Why higher interest rates don’t always mean tighter monetary policy
The US Federal Reserve may have raised interest rates, but that doesn’t mean central bankers are tightening monetary policy, says John Stepek. What matters is “real” interest rates.
As everyone expected, the new US Federal Reserve chairman, Jerome Powell, delivered an interest rate rise yesterday.
The target range for the federal funds rate (the US equivalent of the Bank of England's key rate) now sits at 1.5% to 1.75%, a rise of 0.25 percentage points.
So rates are continuing their steady march higher.
This means that monetary policy is getting tighter, doesn't it?
Well, it's not quite that simple.
Why "real" interest rates are what matters
Markets and individuals have grown used to extremely forgiving monetary policy. The idea that interest rates are now rising understandably fills them with concern.
However, rising interest rates don't always correspond to tighter monetary policy. The key thing to understand is that what really matters is "real" interest rates. In other words, interest rates adjusted for inflation.
We all know that £100 today is in the normal course of things worth more than £100 this time next year (that's partly because we live in a country that is relatively prone to inflation. If you had lived in Japan for the last 30 years, there have been occasions when £100 would in fact be worth more tomorrow than today. But I digress.)
Sometimes, £100 today can be worth more than £105 next year. Or maybe even £110. It all depends on how rapidly prices are rising.
Because we're only human, it's hard not to focus on nominal prices. We know that £110 looks bigger than £100. We have to think that little bit harder to remind ourselves that £110 in 2020 might be smaller than £100 in 2018. And we do hate to think when it's not strictly necessary.
So you have to bear all of this in mind when you're looking at interest rates. Interest rates are currently rising in nominal terms. But it's what happens in "real" terms that makes all the difference.
Here's an easy example to illustrate. You have your £100. You can put it in the bank, or spend it today on £100 of non-essential goods. The bank is paying you 1% a year interest. That looks poor. You'll have £101 this time next year.
But let's say inflation is negative in other words, we're in deflation. The £100-worth of goods you want to buy will only cost £98 in a year's time. So if you buy today, you have your goods and you have £0. If you buy a year from now, you have your goods and you still have £3.
So in real terms, you've done well out of this deal, even although interest rates are very low.
Here's another scenario. This time, the bank will pay you 5% on your £100. So in a year's time, you'll have £105 if you put it in the bank. That sounds much better than before.
But inflation is now rising quite sharply. The £100 of non-essential goods you are thinking of buying is going to cost £110 in a year from now. So if you buy today, you have your goods and you have £0.
But if you want to buy a year from now, your £100 will have grown to £105, but you'll need to find an extra £5 somewhere if you still want to buy your goods. In other words, you've lost money.
In the first scenario, "real" interest rates are relatively high. In the second scenario, "real" interest rates are low in fact, they're negative.

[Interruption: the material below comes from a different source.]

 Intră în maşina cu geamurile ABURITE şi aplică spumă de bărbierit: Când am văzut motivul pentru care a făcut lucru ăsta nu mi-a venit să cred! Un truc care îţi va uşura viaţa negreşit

In the first scenario, you will feel no real urgency to spend. There is no risk to your capital. Indeed, you'll benefit by delaying gratification. In the second scenario, there is no reward for delaying gratification indeed, you'll be penalised for doing so.
The central bankers' great confidence trick
So what's the point of this somewhat painstaking description of real interest rates?
The point is that the world's central banks have been striving to create a financial environment that encourages the second type of behaviour. They haven't wanted anyone to delay gratification. They have wanted us to spend, to get the economy moving, to prevent deflation from settling in to stay (as it did in Japan).
The real question now is: do they feel that it's a case of "mission accomplished"? Do they really feel that the biggest risk now is to the upside? Are they genuinely more worried about the economy overheating than they are about tipping back into deflation or recession? Or are they raising interest rates as a way of keeping up appearance, and in the hope of getting some psychological breathing space? A bit of room for manoeuvre for when the next big mess hits the fan?
I suspect that it's the latter. I don't believe that central banks or the majority of investors really believe that we're out of the deflationary woods yet. They want to believe in inflation, but they're not quite ready to commit to it. Inflation isn't yet the enemy deflation is still very much the bogeyman du jour.
The Fed will talk up the economy to boost confidence. It will keep raising rates at a steady and gentle pace, as long as the market allows it, and as long as inflation keeps ahead of the rate rises.
And I think that's what we saw from Powell yesterday. He's prepared to be a "good news" Fed chairman for now. But he's not pinning too much faith on forecasts (rightly so, given how wrong they've been), and he's not going to bet the farm on everything going right either for example, at the press conference yesterday, he was happy to play down the idea of an imminent surge in inflation.
I'm still betting that an inflationary surprise is more likely than a deflationary one. And I imagine the Fed is keeping its fingers crossed for that outcome too.